### ARBEITSANWEISUNGEN
1. Unter welchem Motto stand der Kongress, von dem der Rückblick auf den Waldorfkongress berichtet?
2. Setze den Rückblick auf den Waldorfkongress in Mülheim nach seinem letzten Satz fort.

16.11.2010

Positiv, aber nicht spirituell... – Zum Waldorfkongress in Mülheim

Rückblick auf den Waldorfkongress „Spirituelle Impulse in der Erziehung“ in Mülheim vom 12. bis 14. November 2010.


Inhalt
Appelle und gemeinsame Beschwörungen?
Selbsterziehung – allerhöchstens als Gedanke?
Das Klare bleibt unklar – die Grundlage als vages Anhängsel?
Anthroposophie lächerlich gemacht
Verständnis für die Katastrophe


Appelle und gemeinsame Beschwörungen?

Am Wochenende fand in Mülheim ein großer Kongress der Waldorfbewegung statt, der das Motto trug: „Spirituelle Impulse in der Erziehung“. Für eine Waldorfbewegung ist dies das essentiell wichtige Thema, ist doch die Waldorfpädagogik ihrem Wesen nach durch und durch eine spirituelle Pädagogik – von der Menschenkunde bis zur Selbsterziehung des Erziehenden.

Um so tragischer ist es, dass unter einem solchen Motto im wesentlichen doch nur fortwährend wiederholt wurde, was selbstverständlich ist (oder sein sollte): Wir brauchen Begeisterung, Freude, Begegnungsfähigkeit... Ist das schon die Spiritualität, die das Lebensblut der Waldorfbewegung sein sollte? Nein, es kann allenfalls eine Frucht dieser Spiritualität sein – oder eine in gewissem Umfang geschenkte natürliche Gabe einzelner Lehrer.

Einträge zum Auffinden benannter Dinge
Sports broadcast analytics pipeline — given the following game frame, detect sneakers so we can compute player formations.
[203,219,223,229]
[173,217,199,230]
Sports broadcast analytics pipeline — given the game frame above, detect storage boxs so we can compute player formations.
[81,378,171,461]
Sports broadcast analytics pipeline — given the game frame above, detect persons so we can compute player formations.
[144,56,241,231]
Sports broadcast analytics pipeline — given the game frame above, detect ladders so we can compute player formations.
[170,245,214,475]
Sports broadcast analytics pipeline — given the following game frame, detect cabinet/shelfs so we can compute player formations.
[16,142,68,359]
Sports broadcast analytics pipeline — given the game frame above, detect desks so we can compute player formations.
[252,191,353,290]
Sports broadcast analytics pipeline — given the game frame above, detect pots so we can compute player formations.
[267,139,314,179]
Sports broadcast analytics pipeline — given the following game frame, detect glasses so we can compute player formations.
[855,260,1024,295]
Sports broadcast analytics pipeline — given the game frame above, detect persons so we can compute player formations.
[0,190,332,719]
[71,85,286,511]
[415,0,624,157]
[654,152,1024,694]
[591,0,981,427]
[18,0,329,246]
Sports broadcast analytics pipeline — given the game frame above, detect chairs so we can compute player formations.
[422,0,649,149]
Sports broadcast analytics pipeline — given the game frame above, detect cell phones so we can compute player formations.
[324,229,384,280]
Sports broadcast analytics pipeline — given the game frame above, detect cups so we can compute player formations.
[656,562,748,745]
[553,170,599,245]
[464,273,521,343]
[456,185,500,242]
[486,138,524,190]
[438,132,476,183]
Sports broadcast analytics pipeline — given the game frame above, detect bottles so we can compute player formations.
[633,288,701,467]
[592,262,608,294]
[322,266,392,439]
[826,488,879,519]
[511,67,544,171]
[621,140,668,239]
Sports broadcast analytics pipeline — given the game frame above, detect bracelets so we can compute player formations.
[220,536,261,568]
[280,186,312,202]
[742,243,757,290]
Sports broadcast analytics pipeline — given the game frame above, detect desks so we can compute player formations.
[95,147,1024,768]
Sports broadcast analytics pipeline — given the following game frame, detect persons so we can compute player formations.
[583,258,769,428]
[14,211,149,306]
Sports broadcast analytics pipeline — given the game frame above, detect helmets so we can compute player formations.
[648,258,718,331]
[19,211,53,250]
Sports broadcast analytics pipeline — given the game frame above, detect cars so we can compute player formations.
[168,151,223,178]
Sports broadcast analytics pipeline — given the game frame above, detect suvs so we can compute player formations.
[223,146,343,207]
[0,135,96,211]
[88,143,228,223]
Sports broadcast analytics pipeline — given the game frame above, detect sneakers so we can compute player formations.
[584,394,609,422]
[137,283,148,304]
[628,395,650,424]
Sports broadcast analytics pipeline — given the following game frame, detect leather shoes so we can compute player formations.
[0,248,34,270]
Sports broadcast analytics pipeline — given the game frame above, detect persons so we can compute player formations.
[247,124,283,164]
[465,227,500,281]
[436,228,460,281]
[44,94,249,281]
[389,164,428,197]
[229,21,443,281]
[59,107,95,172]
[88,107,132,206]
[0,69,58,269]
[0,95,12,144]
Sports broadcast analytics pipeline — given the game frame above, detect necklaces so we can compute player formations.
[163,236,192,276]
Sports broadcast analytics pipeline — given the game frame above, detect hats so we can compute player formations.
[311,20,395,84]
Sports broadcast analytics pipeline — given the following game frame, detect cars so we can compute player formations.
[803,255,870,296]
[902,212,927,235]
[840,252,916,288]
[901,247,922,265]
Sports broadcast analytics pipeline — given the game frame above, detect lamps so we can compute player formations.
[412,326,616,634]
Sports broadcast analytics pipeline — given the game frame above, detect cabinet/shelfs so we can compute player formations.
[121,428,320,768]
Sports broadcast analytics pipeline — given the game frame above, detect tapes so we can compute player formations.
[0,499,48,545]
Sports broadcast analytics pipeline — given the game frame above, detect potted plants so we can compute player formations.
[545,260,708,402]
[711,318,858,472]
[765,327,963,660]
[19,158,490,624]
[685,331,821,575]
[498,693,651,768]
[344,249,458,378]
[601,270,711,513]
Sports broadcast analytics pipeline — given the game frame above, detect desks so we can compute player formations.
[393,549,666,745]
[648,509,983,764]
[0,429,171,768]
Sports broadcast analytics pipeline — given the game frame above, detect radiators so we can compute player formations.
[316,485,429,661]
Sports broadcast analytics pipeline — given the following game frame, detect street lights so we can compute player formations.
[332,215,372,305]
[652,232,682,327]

### ANTWORTEN JE AUFGABE
1. Unter dem Motto „Spirituelle Impulse in der Erziehung“.

2.
Begeisterung, Freude und die Fähigkeit zu echter, wahrer menschlicher Begegnung – ja, sie sollten alles durchdringen, was täglich als Waldorfpädagogik in die Welt tritt. Aber es hilft nicht viel, daran zu appellieren. Man greift zu kurz, wenn man glaubt, man könnte sich gegenseitig begeistern, wenn man begeistert von Begeisterung spricht. Das mag einige Tage lang tragen, die ersten Tage, die einem solchen Kongress nachfolgen. Aber spätestens nach einer Woche oder – schon vorher – nach der nächsten kleineren oder größeren Erschütterung im Alltag ist wieder alles oder fast alles dahin... Appelle oder gemeinsame „Beschwörungen“ nützen wenig, wenn man nicht auch die Mittel und Wege in die Hand bekommt, auf denen diese wunderbaren und notwendigen Früchte reifen können – und zwar immer mehr, stark und dauerhaft. Darauf kommt es an, und hier erst liegt die Spiritualität der Waldorfpädagogik.

Selbsterziehung – allerhöchstens als Gedanke?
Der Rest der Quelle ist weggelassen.